EBITDA is defined as net income (loss), computed in accordance with generally accepted accounting principles (“GAAP”), before interest, taxes, depreciation and amortization.  Hotel EBITDA multiple is defined as the purchase price divided by the trailing 12 month EBITDA.  A capitalization rate is determined by dividing the property’s annual net operating income by the purchase price.  Net operating income is the property’s hotel EBITDA minus a capital expense reserve of either 4% or 5% of gross revenues.

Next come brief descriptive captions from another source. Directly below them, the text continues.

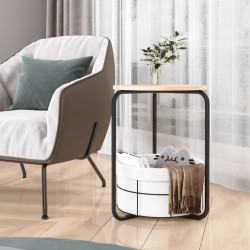 Çantalı Orta Sehpa  Yan Zigon Sehpa Çam 1557 Çantalı Orta Sehpa  Yan Zigon Sehpa Çam 1557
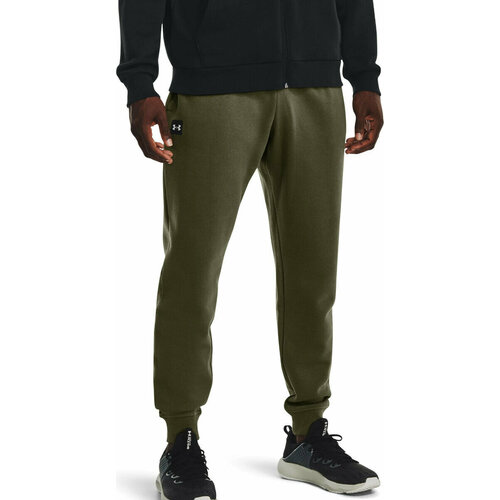  брюки для фитнеса Under Armour, размер MD, зеленый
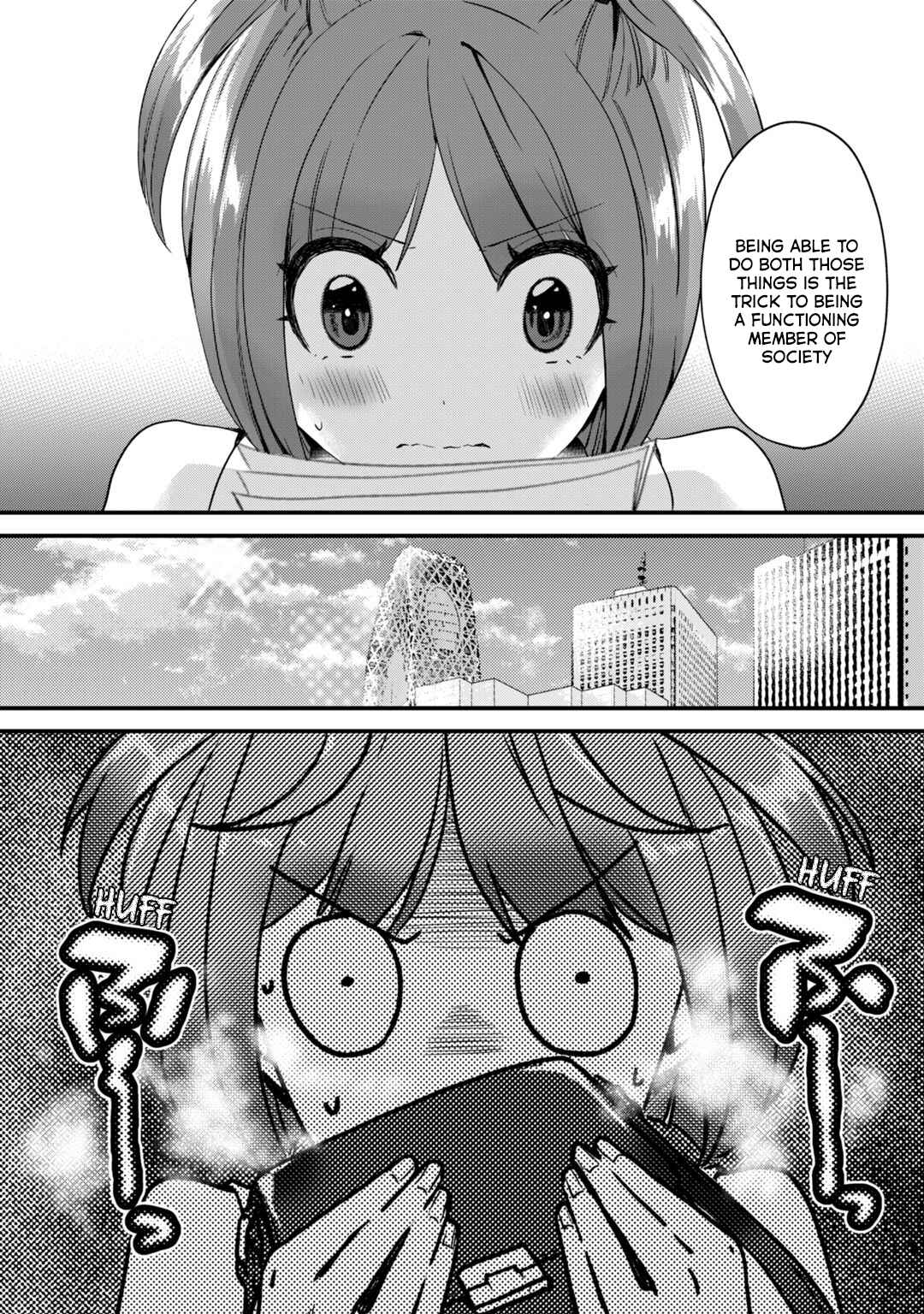 Page 9 Chapter 19 Tsuki 50-man Moratte mo Ikigai no nai Tonari no Onee-san ni 30-man de Yatowarete Okaeri tte Iu Oshigoto ga Tanoshii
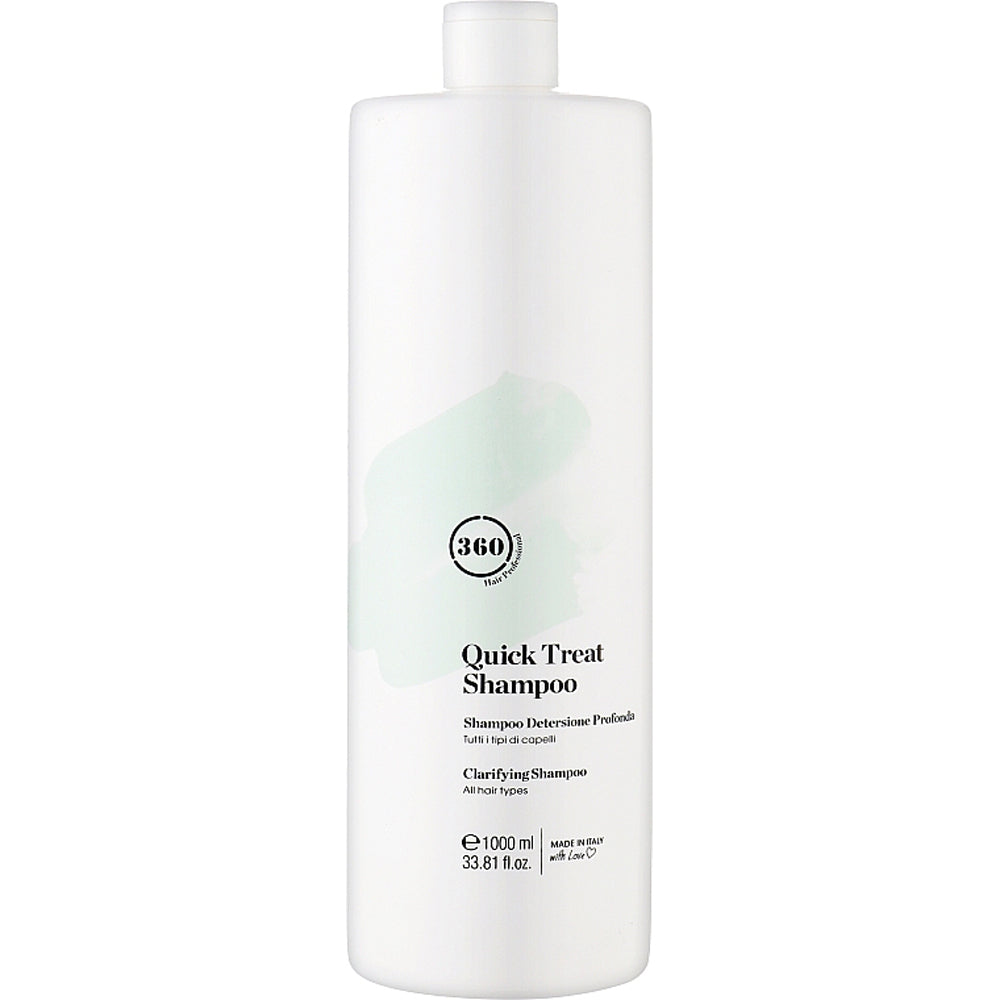 Шампунь глибокого очищення всіх типів волосся - Kaaral 360 Quick Treat Shampoo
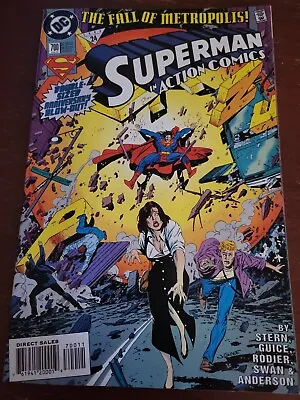 Buy Action Comics #700 Double-Sized Issue | Superman (DC, 1994)  • 4.72£
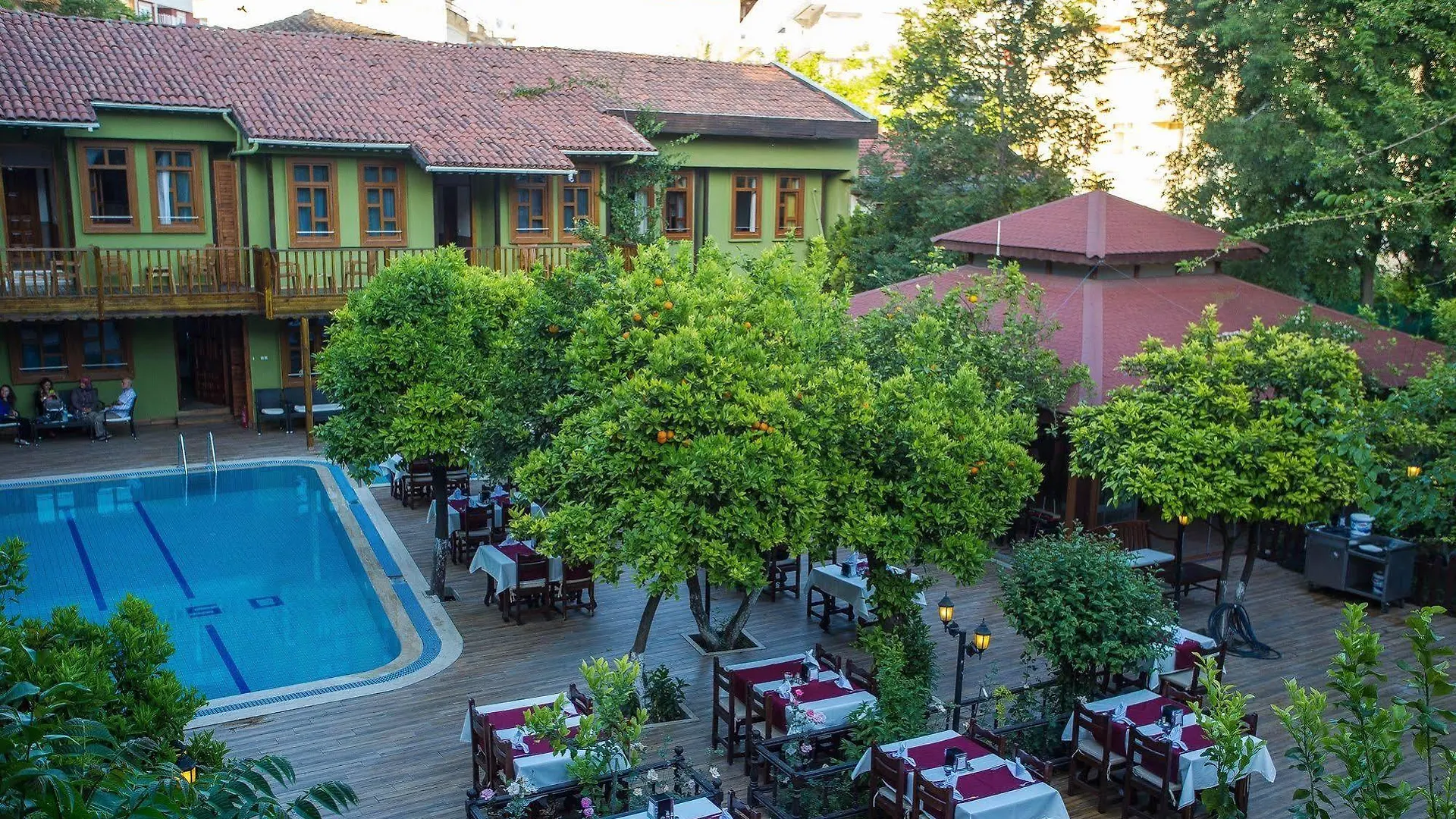 Oscar Boutique Hotel Antalya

Certain statements and assumptions in this press release contain or are based upon “forward-looking” information and are being made pursuant to the safe harbor provisions of the Private Securities Litigation Reform Act of 1995. Forward-looking statements in this press release include, among others, statements about the Company’s strategy and future plans. These forward-looking statements are subject to risks and uncertainties. When we use the words “will likely result,” “may,” “anticipate,” “estimate,” “should,” “expect,” “believe,” “intend,” or similar expressions, we intend to identify forward-looking statements. Such statements are subject to numerous assumptions and uncertainties, many of which are outside Braemar’s control.

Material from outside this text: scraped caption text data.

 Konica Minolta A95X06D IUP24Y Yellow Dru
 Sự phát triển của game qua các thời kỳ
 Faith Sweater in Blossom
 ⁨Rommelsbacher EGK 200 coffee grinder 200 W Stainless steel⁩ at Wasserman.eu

These forward-looking statements are subject to known and unknown risks and uncertainties, which could cause actual results to differ materially from those anticipated, including, without limitation: the impact of COVID-19, and the rate of adoption and efficacy of vaccines to prevent COVID-19, on our business and investment strategy; the timing and outcome of the Securities and Exchange Commission’s investigation; our ability to repay, refinance or restructure our debt and the debt of certain of our subsidiaries; anticipated or expected purchases or sales of assets; our projected operating results; completion of any pending transactions; our understanding of our competition; market trends; projected capital expenditures; the impact of technology on our operations and business; general volatility of the capital markets and the market price of our common stock and preferred stock; availability, terms and deployment of capital; availability of qualified personnel; changes in our industry and the markets in which we operate, interest rates or the general economy; and the degree and nature of our competition. These and other risk factors are more fully discussed in Braemar’s filings with the Securities and Exchange Commission.

The forward-looking statements included in this press release are only made as of the date of this press release. Such forward-looking statements are based on our beliefs, assumptions, and expectations of our future performance taking into account all information currently known to us. These beliefs, assumptions, and expectations can change as a result of many potential events or factors, not all of which are known to us. If a change occurs, our business, financial condition, liquidity, results of operations, plans, and other objectives may vary materially from those expressed in our forward-looking statements. You should carefully consider this risk when you make an investment decision concerning our securities. Investors should not place undue reliance on these forward-looking statements. The Company can give no assurance that these forward-looking statements will be attained or that any deviation will not occur. We are not obligated to publicly update or revise any forward-looking statements, whether as a result of new information, future events or circumstances, changes in expectations, or otherwise, except to the extent required by law.